Diante de um quadro como esse, não poderíamos nos contentar com o diagnóstico. Por isso procuramos caminhos e estratégias propostas em conferências e encontros nacionais atrelados a políticas públicas. Entendemos que devem ser a bússola para uma mudança definitiva e permanente pelo marco da justiça social. A partir da análise de documentos aprovados em 15 processos participativos de 2009 a 2021, identificamos potenciais estratégias para superar, finalmente, as desigualdades e iniquidades associadas ao contexto da alimentação e da nutrição.
Temos que seguir construindo políticas focadas em pessoas e grupos em situação de vulnerabilidade social, mas não podemos desconsiderar, dentro desse conjunto, a existência de indivíduos e núcleos familiares que vivem em condição desumanizada e têm seu futuro ceifado em função de aspectos de formação histórica e cultural do Brasil. A invisibilização representa uma barreira a essa missão coletiva.
Nos últimos anos, a imprensa ampliou e qualificou sua cobertura sobre alimentação. Reflexo, com certeza, da volta da fome e da escalada da má-nutrição num governo golpista e neoliberal e em outro autoritário e negacionista (e, sim, também neoliberal), na nação que foi exemplo para o mundo no deciframento desse problema social (com Josué de Castro) e de seu enfrentamento (com Lula). Provável eco, também, da cobertura realizada por veículos independentes, alguns muito conscientes da centralidade da temática. Na média, porém, vamos encontrar nos portais e jornais um tanto das lacunas listadas – o que é um bom assunto para uma investigação científica similar.

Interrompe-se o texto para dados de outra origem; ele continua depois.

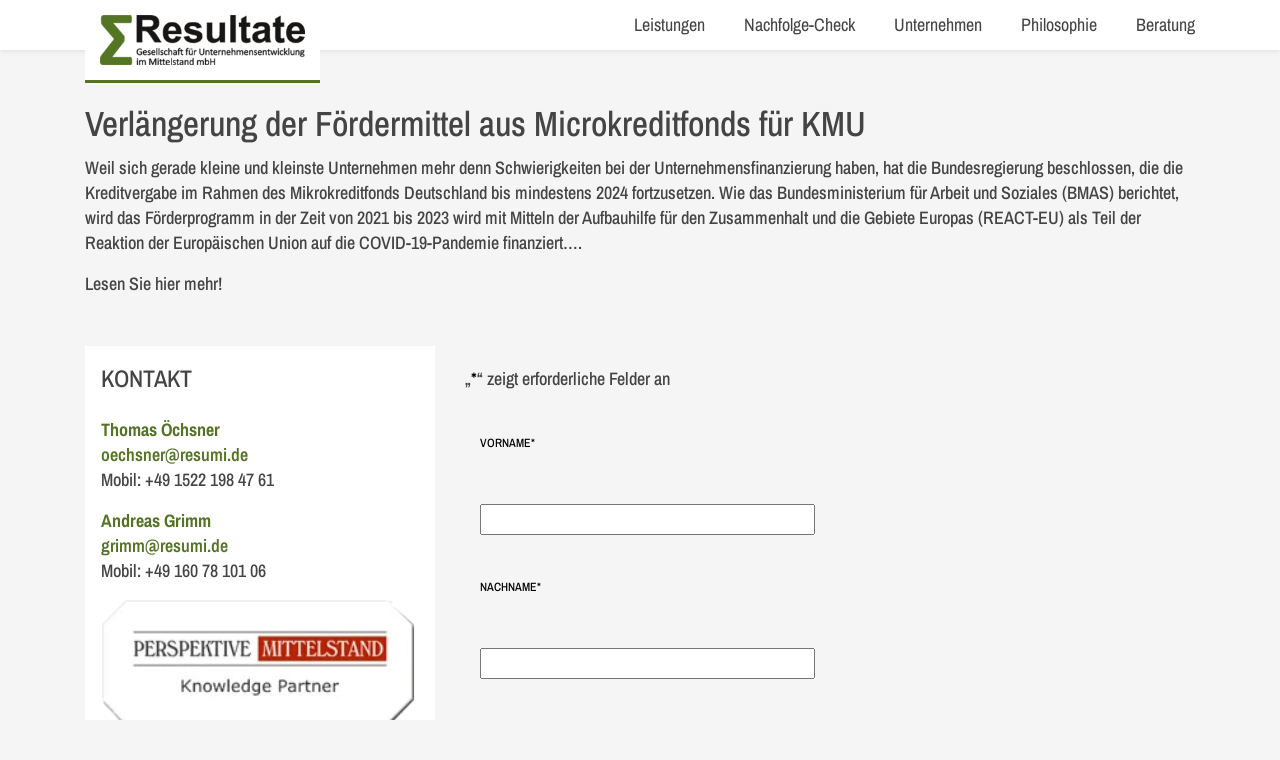

--- FILE ---
content_type: image/svg+xml
request_url: https://resumi.de/wp-content/themes/resumi/img/resumi-logo.svg
body_size: 16869
content:
<svg xmlns="http://www.w3.org/2000/svg" xmlns:xlink="http://www.w3.org/1999/xlink" width="164.324" height="40" viewBox="0 0 164.324 40"><image width="164.324" height="40" xlink:href="[data-uri]"/></svg>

Projetos de lei ameaçam agricultura familiar na merenda escolar
Por tudo isso, é extremamente bem-vindo um especial como Caminhos da Alimentação, que a partir de tempo dedicado aos números, constrói-se sobre boas escolhas editoriais. E que, ao entrar com método e respeito nas histórias pessoais, dá carne às estatísticas. Acompanhar no cotidiano Conceição, Gercina, Lindalva e Claudecir, sentar-nos às suas mesas, traz para o concreto o que é o desafio de alimentar uma família com dois salários mínimos, um ou menos; o que significa a economia do cuidado, com o tempo gasto na obtenção dos alimentos e no preparo das refeições, e no gesto da mãe que prioriza o prato do filho; e como situações do tipo sustentar dois filhos com autismo podem estar a descoberto no nosso sistema de proteção social.
Um conteúdo que aborda etapas do processo alimentar, muitas vezes esquecidas, e que evoca ainda a dimensão cultural da alimentação, com a onipresença do cuscuz; a importância e a insuficiência de programas de transferência de renda e distribuição de cestas; as redes de solidariedade, com as doações; a maior diversidade alimentar proporcionada pelo acesso à terra e à agricultura; e o avanço dos ultraprocessados (e de suas doenças) em regiões e classes sociais em que eram pouco presentes há dez anos.
Juntos, lidos com todo rigor e sem a dita neutralidade dos privilegiados, os números e o diário do “corre” não deixam dúvida: sistemas alimentares mais justos e sustentáveis são possíveis, necessários e urgentes. Nessa construção, cabe reiterar, o enfrentamento do racismo e do sexismo é uma tarefa incontornável.